Bottarga / Karasumi

One of my all time favorite tasty delicacies is bottarga, or karasumi in Japanese.  It’s very popular and well known around the Mediterranean and in Japan, but few Americans know about it.  Bottarga is silver mullet roe, cured in its original sac form with sea salt, then dried, waxed and vacuum sealed for preservation.   The wax coating prevents further drying and exposure to light.  Although it’s been called the poor man’s caviar, it’s highly prized and just as expensive! Each package comes with 2 roe sacs, and in Japan a good quality bottarga can cost as much as $200-300.  Taiwanese versions are less expensive, so many Japanese tourists who visit Taiwan come back with a suitcase full of bottarga.

Here are 2 packages that I got from Japan:

IMG_5233

IMG_5235These are both high quality Japanese bottarga.  Notice how one is long and flat, and the other is short and plump.  They differ not only in shape and size, but also how dry/moist they are depending on how much they are salt cured.

Bottarga is very popular in Italy, where they usually grate the roe into a simple olive oil pasta dish.  Last month I took the long flat bottarga over to my trusted Italian chef friend Giuseppe’s house to have him cook up a feast.  In preparing the bottarga, the outer skin and wax layer need to be carefully removed first.

IMG_5248Giuseppe, as expected, made the most delicious bottarga pasta dish with spaghetti, olive oil, parsley and cherry tomatoes.  It paired nicely with a bottle of Louis Jadot Pouilly- Fuissé.   Bottarga has a deep salty ocean flavor with a nutty finish that is more delicate and refined than anchovies, and more mellow and rounded than caviar.

Giuseppe's fabulous bottarga pasta

Giuseppe's fabulous bottarga pasta

By the end of the evening, this white plate was completely clean.  The dish was so delicious, that we scraped up every last bit of roe possible with our fingers.  Bottarga has such a unique deep robust flavor that it is best enjoyed plain and simple without too many other interfering flavors.

Enoteca Drago in Beverly Hills offers a similar bottarga pasta dish, though it was not as delicious as Giuseppe’s.  Italian bottarga also tends to be overdried and rock hard, whereas Asian bottarga is more moist and flavorful.

▶ [Objective 1]
Count the lines in the records that contain the string "does", and give only that number.
The records have no connection to the bottarga text.

▶ [Data to use]
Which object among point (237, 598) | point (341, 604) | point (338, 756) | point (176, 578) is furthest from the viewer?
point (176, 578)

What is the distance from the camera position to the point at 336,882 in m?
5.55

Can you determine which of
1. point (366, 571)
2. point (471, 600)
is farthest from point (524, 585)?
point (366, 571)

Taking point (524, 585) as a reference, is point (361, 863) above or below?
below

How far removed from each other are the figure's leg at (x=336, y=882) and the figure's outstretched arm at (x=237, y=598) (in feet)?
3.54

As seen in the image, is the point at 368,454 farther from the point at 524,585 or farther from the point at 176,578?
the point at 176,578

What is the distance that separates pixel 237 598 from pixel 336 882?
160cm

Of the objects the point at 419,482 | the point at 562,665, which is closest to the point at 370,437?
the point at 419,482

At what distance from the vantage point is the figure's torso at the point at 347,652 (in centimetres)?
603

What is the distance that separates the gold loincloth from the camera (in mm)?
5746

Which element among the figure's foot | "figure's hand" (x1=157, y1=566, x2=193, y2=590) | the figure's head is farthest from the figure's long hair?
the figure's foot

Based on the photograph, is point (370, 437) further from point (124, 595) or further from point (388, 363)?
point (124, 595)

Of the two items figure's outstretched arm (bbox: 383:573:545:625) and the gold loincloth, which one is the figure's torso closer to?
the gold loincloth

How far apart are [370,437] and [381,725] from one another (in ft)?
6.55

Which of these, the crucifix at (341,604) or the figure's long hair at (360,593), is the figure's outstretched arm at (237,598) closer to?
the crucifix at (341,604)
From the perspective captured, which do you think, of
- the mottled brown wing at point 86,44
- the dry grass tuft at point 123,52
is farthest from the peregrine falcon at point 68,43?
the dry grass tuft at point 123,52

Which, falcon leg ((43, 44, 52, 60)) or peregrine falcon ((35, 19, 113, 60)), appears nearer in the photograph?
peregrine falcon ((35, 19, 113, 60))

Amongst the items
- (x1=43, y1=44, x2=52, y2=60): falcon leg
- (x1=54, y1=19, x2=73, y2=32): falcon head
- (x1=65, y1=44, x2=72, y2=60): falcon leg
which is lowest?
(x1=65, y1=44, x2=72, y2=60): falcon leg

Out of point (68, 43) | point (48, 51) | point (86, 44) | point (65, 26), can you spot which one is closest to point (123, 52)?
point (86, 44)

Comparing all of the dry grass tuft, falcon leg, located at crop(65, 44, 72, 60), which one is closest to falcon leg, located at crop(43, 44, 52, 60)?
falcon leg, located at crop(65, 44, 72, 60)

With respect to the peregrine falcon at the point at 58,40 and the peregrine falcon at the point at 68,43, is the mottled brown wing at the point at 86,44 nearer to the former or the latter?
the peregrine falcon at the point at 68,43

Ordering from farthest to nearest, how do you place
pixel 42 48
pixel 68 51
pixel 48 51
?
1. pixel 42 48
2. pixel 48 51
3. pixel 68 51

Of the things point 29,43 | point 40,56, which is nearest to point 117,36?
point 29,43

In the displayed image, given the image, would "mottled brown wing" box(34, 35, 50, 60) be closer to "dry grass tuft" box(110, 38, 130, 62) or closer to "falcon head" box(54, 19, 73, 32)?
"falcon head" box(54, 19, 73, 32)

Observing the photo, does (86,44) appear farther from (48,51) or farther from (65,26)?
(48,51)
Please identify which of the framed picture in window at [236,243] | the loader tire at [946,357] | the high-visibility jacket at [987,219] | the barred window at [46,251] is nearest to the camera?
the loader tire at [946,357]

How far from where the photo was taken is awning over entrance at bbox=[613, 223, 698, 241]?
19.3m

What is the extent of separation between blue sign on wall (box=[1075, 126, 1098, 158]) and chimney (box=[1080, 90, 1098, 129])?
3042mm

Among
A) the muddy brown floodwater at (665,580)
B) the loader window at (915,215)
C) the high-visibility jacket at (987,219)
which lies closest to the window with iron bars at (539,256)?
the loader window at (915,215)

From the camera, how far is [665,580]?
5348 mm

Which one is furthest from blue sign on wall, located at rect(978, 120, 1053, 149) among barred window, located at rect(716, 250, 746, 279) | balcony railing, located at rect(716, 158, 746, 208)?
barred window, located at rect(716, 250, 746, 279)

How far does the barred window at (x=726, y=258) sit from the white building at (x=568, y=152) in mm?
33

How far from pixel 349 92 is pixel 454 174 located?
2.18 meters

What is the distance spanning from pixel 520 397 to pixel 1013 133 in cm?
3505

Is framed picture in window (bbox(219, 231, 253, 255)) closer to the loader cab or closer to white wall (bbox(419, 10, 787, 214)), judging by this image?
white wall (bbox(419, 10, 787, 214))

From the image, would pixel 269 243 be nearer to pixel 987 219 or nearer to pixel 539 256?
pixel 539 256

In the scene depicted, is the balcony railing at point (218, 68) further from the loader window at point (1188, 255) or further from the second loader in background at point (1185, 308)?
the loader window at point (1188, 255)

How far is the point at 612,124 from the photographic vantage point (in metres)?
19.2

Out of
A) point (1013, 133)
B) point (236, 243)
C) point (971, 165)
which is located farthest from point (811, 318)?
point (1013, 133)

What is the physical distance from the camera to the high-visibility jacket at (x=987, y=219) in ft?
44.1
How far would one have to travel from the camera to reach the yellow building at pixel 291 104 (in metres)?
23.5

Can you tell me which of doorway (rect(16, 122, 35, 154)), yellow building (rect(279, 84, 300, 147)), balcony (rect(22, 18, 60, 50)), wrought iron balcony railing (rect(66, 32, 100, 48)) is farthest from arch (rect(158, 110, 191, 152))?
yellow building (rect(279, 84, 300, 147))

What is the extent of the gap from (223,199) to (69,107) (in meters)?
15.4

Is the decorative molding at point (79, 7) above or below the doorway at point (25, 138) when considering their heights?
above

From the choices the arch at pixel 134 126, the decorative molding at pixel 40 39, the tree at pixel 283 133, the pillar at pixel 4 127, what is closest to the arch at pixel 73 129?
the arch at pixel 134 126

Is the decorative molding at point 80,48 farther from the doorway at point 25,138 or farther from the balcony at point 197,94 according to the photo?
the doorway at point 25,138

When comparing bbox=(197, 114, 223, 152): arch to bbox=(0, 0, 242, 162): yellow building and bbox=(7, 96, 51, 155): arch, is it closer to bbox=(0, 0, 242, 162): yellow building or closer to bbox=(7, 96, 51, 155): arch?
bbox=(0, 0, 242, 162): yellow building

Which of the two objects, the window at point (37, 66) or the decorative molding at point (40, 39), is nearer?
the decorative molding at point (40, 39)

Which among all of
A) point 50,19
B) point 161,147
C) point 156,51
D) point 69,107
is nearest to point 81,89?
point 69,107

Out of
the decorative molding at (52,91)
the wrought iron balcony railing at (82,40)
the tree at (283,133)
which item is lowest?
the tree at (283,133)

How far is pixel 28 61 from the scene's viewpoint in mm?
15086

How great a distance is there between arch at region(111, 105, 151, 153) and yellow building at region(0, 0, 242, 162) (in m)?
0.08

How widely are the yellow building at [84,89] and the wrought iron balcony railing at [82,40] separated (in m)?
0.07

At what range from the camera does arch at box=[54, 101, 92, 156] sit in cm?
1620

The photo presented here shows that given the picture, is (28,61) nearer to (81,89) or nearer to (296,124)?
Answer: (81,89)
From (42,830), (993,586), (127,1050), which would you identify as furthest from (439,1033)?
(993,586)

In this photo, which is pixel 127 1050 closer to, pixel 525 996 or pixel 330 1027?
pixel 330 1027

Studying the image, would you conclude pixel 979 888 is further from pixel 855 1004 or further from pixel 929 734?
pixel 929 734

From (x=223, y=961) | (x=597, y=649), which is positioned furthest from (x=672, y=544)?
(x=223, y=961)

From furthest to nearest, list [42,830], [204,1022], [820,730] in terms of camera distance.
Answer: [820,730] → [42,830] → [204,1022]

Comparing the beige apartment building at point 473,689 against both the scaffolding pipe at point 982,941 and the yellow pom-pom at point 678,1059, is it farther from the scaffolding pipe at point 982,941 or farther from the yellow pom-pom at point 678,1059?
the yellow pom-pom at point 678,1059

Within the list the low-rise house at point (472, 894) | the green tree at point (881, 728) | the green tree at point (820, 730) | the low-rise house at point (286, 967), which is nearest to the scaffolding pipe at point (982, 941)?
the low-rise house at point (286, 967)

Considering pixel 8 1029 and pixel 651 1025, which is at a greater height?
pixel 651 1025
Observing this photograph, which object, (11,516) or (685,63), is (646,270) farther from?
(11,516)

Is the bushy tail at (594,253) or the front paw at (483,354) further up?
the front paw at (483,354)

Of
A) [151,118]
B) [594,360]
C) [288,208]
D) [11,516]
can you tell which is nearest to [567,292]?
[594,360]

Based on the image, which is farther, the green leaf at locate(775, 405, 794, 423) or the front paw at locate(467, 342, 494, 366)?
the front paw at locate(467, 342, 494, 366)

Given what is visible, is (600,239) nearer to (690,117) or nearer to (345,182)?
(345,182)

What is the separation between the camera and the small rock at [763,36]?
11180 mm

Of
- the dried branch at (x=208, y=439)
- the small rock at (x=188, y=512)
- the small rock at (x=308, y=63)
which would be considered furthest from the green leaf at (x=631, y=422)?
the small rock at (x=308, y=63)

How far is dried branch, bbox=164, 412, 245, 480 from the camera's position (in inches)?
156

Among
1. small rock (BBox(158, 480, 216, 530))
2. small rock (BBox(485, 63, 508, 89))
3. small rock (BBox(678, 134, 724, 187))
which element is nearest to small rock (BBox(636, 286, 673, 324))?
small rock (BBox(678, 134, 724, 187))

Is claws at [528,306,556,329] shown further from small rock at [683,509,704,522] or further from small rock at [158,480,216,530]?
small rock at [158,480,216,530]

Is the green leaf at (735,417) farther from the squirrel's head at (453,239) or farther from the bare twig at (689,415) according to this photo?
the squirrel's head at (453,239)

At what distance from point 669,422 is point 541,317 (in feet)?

▶ [Objective 2]
Please summarize the bottarga text in two sentences.

▶ [Result 1]
3

▶ [Result 2]
Bottarga, called karasumi in Japanese, is silver mullet roe cured in its sac with sea salt, then dried, waxed and vacuum sealed, and it is highly prized and expensive, though Taiwanese versions cost less. The writer took a long, flat Japanese bottarga to a chef friend, Giuseppe, who made a bottarga pasta with spaghetti, olive oil, parsley and cherry tomatoes that was so delicious the plate was scraped completely clean.